**Task item**
Copy all of the data that follows without altering a word.

# # # # #

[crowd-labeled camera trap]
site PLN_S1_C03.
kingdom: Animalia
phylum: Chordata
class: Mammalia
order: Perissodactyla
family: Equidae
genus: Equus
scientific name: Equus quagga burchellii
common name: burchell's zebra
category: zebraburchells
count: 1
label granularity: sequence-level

# # # # #

**Result of this exercise**
[crowd-labeled camera trap]
site PLN_S1_C03.
kingdom: Animalia
phylum: Chordata
class: Mammalia
order: Perissodactyla
family: Equidae
genus: Equus
scientific name: Equus quagga burchellii
common name: burchell's zebra
category: zebraburchells
count: 1
label granularity: sequence-level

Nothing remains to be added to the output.